* _ПРЕДЛОЖЕННЫЙ ОТРЫВОК_:
================================
Глава IX Компоненты образа
1
Анализируя огромную разницу между звуковым и немым кино, часто упоминали о сопротивлении появлению звука. Однако не менее убедительно доказывали и то, что немое кино с нетерпением ожидало прихода звука и уже его предвосхищало: немое кино было не немым, а лишь «молчаливым», как называл его Митри, или еще «глухим», как писал Мишель Шьон. Утверждали, что звуковое кино утратило универсальный язык и всемогущество монтажа, – приобрело же оно, согласно Митри, непрерывность при переходе от момента к моменту, от места к месту. Но если мы сравним компоненты «немого» образа и звукового, то заметим и другое различие. Немой образ составляется из видимого образа и титров, которые прочитываются (вторая функция зрения). Среди прочих элементов титры включают речевые акты. Последние письменно фиксировались и в форме косвенной речи (так, фраза «Сейчас я тебя убью» передавалась в форме «Он говорит, что сейчас он его убьет», наделялись абстрактной универсальностью и выражали некий порядок. А вот видимый образ сохранял и развивал нечто естественное, выражая природную сторону предметов и людей. Анализируя «Табу» Мурнау (1931), Луи Одибер приходит к выводу, что этот немой фильм, снятый уже после наступления эры звукового кино, можно считать доказательством первичности немого кино: дело в том, что в силу своей изначальной глубины визуальный образ отсылает к невинной физической природе, непосредственно к жизни, у которой нет потребности в языке, тогда как в титрах или надписях проявляются закон, запреты, традиционный порядок, а они взрывают эту невинность, как в произведениях Руссо [597] .
================================
* _СТРОКИ ДАННЫХ_:

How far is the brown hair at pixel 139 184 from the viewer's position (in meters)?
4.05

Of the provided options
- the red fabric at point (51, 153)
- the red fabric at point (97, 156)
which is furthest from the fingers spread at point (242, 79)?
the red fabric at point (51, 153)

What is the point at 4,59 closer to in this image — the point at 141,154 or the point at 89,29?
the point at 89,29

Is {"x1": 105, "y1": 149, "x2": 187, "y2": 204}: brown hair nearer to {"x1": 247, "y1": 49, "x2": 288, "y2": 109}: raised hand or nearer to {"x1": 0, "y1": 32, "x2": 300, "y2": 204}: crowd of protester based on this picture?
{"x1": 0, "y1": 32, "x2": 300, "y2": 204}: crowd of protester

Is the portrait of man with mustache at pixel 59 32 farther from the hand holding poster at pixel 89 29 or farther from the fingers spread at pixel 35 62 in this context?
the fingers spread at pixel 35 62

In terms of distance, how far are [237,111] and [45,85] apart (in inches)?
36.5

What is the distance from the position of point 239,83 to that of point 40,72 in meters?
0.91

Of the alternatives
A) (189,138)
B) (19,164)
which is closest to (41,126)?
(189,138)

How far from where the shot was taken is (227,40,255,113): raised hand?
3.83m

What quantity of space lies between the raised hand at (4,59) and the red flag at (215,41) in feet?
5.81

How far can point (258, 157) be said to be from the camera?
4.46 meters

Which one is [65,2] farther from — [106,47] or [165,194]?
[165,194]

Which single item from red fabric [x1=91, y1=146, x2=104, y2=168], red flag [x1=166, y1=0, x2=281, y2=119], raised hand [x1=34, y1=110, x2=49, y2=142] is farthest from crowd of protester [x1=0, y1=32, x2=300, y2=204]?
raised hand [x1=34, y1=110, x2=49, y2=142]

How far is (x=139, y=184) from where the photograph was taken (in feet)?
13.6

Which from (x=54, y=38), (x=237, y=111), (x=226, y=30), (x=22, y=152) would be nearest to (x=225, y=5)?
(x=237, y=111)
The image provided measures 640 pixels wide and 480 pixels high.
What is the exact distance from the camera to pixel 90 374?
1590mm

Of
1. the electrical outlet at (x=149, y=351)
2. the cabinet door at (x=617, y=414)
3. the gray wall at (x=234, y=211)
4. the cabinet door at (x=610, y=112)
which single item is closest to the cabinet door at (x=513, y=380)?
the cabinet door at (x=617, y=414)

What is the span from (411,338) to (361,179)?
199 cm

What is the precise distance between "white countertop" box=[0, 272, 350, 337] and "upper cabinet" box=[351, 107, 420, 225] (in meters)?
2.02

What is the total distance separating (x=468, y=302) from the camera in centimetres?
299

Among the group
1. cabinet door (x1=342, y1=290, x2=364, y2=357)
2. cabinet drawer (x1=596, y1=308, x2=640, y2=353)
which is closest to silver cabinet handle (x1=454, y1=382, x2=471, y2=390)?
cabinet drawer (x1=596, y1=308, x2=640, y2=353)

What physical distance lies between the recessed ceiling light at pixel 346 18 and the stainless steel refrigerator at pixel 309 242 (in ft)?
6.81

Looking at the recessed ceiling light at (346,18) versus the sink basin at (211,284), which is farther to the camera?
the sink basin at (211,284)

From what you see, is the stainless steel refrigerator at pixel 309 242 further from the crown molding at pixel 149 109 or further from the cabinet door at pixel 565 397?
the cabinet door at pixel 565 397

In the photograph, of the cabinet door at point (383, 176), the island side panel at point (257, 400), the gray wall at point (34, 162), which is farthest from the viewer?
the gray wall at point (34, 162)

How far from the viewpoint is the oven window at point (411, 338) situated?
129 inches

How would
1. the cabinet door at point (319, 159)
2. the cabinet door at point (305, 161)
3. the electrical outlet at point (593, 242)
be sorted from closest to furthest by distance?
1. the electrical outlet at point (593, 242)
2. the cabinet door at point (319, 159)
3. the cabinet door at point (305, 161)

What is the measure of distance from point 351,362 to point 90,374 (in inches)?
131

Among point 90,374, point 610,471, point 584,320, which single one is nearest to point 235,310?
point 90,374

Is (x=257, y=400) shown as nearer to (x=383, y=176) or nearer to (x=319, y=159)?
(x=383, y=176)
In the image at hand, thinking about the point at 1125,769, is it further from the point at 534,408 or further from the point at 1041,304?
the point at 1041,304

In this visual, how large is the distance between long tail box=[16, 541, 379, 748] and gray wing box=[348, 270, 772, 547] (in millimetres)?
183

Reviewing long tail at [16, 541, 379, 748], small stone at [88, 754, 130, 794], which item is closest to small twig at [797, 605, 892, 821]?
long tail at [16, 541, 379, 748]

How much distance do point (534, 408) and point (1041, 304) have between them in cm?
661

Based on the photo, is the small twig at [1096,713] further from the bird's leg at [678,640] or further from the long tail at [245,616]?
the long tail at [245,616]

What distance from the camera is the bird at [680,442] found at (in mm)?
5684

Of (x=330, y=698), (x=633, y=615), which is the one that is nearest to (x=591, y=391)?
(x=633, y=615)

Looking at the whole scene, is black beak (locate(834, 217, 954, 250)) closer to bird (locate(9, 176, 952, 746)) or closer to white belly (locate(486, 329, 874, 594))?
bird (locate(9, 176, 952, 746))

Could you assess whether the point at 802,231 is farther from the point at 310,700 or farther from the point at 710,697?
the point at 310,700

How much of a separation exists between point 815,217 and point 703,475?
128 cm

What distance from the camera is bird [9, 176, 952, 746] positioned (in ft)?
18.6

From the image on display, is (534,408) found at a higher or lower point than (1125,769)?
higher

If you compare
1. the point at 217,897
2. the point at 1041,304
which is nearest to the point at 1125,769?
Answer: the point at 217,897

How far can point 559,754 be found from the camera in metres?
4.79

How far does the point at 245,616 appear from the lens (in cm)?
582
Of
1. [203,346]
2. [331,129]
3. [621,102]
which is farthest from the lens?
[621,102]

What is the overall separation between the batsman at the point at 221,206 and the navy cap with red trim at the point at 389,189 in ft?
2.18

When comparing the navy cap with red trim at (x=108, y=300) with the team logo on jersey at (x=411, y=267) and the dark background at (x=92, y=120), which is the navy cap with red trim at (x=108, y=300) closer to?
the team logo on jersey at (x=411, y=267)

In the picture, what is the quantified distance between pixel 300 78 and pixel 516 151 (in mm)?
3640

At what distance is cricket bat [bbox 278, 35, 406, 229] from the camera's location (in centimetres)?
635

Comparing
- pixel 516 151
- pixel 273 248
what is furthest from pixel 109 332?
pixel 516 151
================================
* _ЗАДАНИЕ 1_:
Каким словом, согласно отрывку о компонентах образа, называл немое кино Митри?
* _ЗАДАНИЕ 2_:
Верните все строки перечня, в которых встречается слово «Among».
Отрывок и перечень между собой никак не связаны.

* _ПОЛНОЕ РЕШЕНИЕ 1_:
«Молчаливым».

* _ПОЛНОЕ РЕШЕНИЕ 2_:
Among the group
Among point 90,374, point 610,471, point 584,320, which single one is nearest to point 235,310?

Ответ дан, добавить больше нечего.